Great, we’ve got the proportions of component 1 and 2, at each IP concentration and timepoint. Plot the proportion in component 2 with “Minutes” on the X axis and “IP” on the hue facet.

```
flow.Stats1DView(statistic = ("GM_FITC", "proportion"),
variable = "Minutes",
huefacet = "IP",
huescale = "log",
subset = "Component == 2").plot(ex_stat_2)
```

```
/home/brian/src/cytoflow/cytoflow/views/base_views.py:751: CytoflowViewWarning: Only one value for level Component; dropping it.
```

Ignore the “jagged” nature of the plot. The original data set is hundreds of megabytes big, and in that data set the curves are much smoother (-;

The important question is: is this any different than the geometric mean?
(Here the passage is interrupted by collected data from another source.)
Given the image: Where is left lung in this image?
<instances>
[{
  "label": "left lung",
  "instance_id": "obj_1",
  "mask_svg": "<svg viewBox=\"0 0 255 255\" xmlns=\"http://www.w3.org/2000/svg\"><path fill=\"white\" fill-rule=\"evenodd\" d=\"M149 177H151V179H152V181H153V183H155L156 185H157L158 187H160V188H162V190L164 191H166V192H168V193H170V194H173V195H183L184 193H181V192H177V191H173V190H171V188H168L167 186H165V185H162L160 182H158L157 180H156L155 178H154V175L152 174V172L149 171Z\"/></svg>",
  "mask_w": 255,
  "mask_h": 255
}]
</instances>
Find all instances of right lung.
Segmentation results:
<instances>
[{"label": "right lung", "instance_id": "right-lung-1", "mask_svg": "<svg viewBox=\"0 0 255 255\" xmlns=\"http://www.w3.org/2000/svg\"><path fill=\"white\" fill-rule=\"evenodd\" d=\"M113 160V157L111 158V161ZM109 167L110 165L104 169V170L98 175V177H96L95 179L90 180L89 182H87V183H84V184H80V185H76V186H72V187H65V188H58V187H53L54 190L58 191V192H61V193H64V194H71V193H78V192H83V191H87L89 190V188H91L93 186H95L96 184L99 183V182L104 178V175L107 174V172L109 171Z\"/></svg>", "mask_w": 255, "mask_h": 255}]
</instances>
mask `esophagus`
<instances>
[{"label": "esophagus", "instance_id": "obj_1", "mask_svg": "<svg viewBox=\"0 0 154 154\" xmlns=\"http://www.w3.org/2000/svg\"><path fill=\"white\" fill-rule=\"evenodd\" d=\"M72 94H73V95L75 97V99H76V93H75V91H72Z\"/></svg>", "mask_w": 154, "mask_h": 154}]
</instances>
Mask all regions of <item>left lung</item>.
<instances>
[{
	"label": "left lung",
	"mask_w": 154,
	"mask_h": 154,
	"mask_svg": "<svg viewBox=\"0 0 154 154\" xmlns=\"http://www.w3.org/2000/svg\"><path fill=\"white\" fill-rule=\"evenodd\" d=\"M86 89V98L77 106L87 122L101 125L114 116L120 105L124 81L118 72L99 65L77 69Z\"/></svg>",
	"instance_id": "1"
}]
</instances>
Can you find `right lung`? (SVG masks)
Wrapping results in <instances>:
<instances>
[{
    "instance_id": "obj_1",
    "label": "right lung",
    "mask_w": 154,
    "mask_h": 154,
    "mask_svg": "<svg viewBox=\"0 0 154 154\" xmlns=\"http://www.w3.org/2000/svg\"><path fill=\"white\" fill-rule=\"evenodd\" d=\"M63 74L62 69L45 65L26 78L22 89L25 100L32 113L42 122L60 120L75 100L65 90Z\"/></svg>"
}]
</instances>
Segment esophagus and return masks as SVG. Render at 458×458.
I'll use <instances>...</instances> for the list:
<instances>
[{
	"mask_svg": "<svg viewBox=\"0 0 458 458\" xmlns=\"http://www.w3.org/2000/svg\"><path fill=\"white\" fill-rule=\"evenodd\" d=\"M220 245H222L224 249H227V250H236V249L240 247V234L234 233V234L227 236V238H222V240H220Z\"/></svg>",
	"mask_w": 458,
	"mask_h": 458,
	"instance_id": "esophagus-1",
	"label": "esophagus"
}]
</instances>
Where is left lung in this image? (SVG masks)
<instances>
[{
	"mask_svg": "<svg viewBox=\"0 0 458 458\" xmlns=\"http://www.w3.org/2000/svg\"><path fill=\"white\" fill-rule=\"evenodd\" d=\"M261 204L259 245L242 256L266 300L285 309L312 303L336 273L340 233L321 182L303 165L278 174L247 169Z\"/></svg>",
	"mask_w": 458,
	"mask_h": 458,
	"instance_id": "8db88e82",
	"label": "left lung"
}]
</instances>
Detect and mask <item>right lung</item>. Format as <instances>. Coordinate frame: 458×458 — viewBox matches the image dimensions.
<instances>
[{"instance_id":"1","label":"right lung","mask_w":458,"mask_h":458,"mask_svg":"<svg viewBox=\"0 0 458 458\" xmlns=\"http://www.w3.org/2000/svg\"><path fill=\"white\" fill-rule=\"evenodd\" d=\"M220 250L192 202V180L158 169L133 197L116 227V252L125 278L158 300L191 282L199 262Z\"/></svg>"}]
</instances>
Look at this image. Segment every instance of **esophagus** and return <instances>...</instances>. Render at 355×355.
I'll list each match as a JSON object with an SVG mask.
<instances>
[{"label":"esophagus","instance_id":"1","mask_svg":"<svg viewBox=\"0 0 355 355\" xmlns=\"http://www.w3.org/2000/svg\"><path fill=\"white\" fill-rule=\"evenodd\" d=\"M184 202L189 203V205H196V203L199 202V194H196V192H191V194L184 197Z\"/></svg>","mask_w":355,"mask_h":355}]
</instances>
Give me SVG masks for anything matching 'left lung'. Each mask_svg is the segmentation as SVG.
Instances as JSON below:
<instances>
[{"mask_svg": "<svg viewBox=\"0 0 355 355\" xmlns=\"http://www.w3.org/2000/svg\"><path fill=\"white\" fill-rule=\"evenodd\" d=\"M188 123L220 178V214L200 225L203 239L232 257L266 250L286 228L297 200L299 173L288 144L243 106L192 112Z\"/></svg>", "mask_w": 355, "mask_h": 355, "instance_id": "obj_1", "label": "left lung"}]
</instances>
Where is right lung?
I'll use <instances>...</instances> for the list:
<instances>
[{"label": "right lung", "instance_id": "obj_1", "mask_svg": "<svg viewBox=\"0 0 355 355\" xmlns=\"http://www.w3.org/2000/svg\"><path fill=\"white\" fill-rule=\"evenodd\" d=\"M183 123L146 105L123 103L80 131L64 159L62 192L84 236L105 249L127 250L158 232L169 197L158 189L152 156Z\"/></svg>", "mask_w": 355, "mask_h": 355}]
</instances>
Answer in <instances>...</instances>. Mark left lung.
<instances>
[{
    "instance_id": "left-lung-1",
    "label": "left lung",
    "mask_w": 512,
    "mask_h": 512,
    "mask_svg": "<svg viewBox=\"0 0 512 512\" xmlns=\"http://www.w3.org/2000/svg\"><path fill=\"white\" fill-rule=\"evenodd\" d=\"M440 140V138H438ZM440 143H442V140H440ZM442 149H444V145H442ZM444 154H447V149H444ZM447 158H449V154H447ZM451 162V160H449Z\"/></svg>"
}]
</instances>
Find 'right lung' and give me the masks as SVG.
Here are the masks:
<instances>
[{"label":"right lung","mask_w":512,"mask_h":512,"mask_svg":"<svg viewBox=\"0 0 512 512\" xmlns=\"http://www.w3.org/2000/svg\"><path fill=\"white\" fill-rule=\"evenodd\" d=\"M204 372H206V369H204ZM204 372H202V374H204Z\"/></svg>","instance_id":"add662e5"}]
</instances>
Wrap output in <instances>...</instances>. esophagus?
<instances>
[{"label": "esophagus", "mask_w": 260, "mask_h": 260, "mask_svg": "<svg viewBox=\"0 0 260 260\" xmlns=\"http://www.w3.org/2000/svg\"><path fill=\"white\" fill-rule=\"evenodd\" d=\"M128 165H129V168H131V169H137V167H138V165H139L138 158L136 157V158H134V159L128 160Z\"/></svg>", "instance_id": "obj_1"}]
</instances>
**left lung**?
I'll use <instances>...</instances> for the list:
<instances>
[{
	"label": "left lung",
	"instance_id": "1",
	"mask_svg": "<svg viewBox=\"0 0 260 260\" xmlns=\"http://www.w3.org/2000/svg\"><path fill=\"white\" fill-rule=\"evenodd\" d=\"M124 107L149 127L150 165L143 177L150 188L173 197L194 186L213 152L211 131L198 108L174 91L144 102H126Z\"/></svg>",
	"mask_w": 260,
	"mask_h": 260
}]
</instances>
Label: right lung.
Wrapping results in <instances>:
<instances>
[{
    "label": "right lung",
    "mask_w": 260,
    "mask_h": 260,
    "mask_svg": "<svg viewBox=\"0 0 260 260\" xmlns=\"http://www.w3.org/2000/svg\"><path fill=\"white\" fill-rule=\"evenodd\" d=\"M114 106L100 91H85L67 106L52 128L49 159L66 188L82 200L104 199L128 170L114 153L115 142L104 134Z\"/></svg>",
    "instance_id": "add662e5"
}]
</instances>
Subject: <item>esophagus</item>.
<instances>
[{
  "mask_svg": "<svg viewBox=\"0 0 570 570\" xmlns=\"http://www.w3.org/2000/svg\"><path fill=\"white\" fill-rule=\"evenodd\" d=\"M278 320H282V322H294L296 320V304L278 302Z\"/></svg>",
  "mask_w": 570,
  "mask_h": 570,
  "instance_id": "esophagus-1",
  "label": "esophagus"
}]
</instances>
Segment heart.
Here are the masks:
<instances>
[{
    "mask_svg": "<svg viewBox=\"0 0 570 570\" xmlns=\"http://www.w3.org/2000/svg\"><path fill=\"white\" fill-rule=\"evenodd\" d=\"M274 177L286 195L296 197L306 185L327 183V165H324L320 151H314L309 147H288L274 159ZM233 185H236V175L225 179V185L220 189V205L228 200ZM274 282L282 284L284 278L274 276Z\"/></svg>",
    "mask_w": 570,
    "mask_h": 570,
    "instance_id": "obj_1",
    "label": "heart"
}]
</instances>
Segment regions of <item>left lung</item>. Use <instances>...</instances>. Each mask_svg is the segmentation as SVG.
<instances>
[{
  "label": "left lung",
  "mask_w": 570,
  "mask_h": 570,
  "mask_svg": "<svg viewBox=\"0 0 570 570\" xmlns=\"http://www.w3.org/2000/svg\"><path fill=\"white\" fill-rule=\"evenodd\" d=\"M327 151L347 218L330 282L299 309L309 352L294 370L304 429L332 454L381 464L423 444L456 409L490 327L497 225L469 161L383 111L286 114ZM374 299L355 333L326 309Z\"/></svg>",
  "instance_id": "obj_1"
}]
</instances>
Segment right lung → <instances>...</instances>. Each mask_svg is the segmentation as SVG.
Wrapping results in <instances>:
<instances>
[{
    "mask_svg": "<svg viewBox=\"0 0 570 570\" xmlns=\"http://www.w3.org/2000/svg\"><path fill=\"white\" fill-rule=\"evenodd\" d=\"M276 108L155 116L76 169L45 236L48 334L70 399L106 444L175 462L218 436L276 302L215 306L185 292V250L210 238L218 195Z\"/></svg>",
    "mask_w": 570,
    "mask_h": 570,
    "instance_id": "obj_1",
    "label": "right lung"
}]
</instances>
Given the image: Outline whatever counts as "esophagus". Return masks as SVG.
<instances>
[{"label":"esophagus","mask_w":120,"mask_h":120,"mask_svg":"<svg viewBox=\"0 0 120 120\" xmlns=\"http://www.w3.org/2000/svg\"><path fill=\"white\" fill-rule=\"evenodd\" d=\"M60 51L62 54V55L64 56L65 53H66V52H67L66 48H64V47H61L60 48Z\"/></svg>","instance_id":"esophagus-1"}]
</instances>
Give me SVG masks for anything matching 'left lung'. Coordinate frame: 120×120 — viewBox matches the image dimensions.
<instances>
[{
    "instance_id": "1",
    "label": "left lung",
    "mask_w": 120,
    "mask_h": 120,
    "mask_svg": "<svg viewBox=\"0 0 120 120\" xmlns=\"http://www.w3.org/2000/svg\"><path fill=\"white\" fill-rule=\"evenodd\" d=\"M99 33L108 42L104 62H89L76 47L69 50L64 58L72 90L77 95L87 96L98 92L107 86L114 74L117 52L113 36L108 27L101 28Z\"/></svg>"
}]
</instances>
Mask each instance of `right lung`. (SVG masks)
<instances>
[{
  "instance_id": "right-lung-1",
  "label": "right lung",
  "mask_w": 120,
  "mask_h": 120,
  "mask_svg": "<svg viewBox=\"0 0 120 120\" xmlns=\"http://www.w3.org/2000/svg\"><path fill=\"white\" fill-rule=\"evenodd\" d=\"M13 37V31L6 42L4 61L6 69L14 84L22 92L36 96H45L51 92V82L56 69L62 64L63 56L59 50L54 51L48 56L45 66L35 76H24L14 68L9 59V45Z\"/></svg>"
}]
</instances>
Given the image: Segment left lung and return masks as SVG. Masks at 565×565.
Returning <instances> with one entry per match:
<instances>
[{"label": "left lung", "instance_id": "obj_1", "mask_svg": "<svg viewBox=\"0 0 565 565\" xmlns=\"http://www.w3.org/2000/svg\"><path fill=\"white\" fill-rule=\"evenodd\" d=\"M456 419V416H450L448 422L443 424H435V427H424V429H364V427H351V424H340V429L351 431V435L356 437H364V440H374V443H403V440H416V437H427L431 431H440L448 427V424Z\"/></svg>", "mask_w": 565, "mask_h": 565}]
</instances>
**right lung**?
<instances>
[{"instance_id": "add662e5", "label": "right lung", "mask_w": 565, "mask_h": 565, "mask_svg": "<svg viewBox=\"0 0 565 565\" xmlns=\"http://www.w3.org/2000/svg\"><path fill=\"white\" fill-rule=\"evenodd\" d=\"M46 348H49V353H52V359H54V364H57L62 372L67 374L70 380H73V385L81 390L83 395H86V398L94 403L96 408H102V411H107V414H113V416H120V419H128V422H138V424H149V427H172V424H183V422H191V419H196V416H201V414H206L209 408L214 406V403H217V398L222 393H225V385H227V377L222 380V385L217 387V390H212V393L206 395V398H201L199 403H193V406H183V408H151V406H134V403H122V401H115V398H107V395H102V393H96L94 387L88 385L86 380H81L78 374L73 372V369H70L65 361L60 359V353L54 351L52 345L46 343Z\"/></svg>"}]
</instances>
Let’s re-plot the geometric mean plot so we can look at both.

```
flow.Stats1DView(statistic = ('GFP', 'geom_mean'),
variable = 'Minutes',
scale = 'log',
huefacet = 'IP',
huescale = 'log').plot(ex_stat,
ylabel = 'Geometric mean of GFP (au)')
```

I think those dynamics look significantly different. For one thing, the mixture model “saturates” much more quickly – both in time and in [IP]. The geometric mean model indicates saturation at about 5 uM, while the mixture model seems to saturate one or two steps earlier. Things also stop changing quite as dramatically by about 240 minutes, whereas the geometric mean hasn’t reached anything like a steady state by 480 minutes (the end of the experiment.)

I hope this has demonstrated a non-trivial insight into the dynamics of this biological system that are gained by looking at it through a quantitative lens, with some machine learning thrown in there as well.